Lockheed Backs Autonomous Surface Vessel to Hunt Submarines #
LONDON — Wargaming models displayed at the Undersea Defence Technology exhibition this week project a sudden operational pivot toward autonomous maritime clearance. The rapid maturation of unmanned surface vehicles is permanently altering the calculus of naval power projection, allowing states to sanitize hostile straits without risking biological capital.
Saildrone unveiled Spectre, a 170-foot unmanned surface vessel optimized for anti-submarine warfare and missile launches, per Axios. The defense contractor Lockheed recently invested $50 million in the autonomous manufacturer. Validating the systemic shift away from manned vessels, Lockheed vice president Paul Lemmo explicitly endorsed the platform's military integration. "Spectre represents a transformative step forward for naval surface warfare," Lemmo told Axios.
Saildrone CEO Richard Jenkins confirmed the autonomous vessel has been in development for two years and will be submitted to the military's medium unmanned surface vessel marketplace. Furthermore, Jenkins noted the firm is eyeing European construction because the submarine threat feels much closer to home, according to Axios.
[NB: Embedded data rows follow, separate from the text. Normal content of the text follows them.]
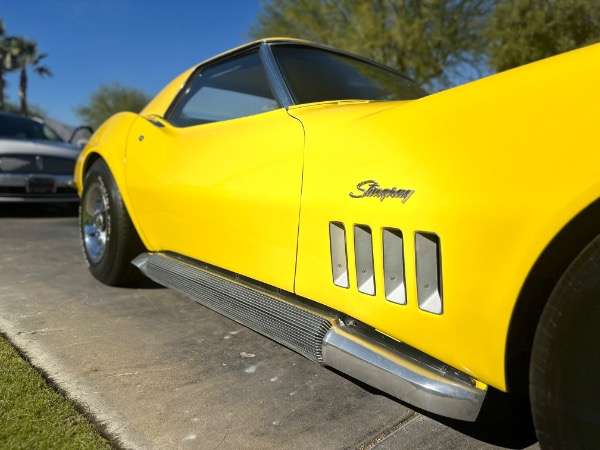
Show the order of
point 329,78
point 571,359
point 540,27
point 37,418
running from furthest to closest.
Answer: point 540,27 → point 329,78 → point 37,418 → point 571,359

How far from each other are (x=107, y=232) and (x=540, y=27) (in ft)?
44.4

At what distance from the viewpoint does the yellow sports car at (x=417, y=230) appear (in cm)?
118

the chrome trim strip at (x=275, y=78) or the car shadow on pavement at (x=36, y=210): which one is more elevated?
the chrome trim strip at (x=275, y=78)

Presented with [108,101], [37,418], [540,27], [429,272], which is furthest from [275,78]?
[108,101]

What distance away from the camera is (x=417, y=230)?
141 cm

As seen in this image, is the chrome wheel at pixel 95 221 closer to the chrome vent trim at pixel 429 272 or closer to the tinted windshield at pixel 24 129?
the chrome vent trim at pixel 429 272

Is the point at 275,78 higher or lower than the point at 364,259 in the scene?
higher

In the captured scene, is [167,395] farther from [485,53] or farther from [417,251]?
[485,53]

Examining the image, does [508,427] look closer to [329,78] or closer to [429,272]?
[429,272]

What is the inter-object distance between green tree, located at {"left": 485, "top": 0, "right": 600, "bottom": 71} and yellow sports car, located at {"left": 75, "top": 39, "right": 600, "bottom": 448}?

Simultaneously, European contractors are accelerating their own autonomous naval architectures. Exail announced its DriX H-9 unmanned surface vehicle was selected by a defense research organization to pioneer counter-unmanned aircraft systems operations, according to Janes. Saab also detailed its Double Eagle family of remotely-operated tethered vehicles, optimized to conduct ordnance disposal missions against naval mines.
The immediate geopolitical application of these platforms centers on the Middle East. Speaking at the London exhibition, Hudson Institute senior fellow Bryan Clark noted that a tailored force of U.S. Navy unmanned systems could clear Iranian mines in the Strait of Hormuz within a few weeks, given a permissive environment, according to Janes.
The pivot toward autonomous airframes mirrors this maritime transition. The Baykar Bayraktar Akinci armed unmanned aircraft system was officially inducted into service with the Turkish Land Forces Command on April 16, according to the Ministry of National Defence. The domestically-developed twin-engine drone represents a wider modernization effort to replace legacy human-operated squadrons with attritable, unmanned assets.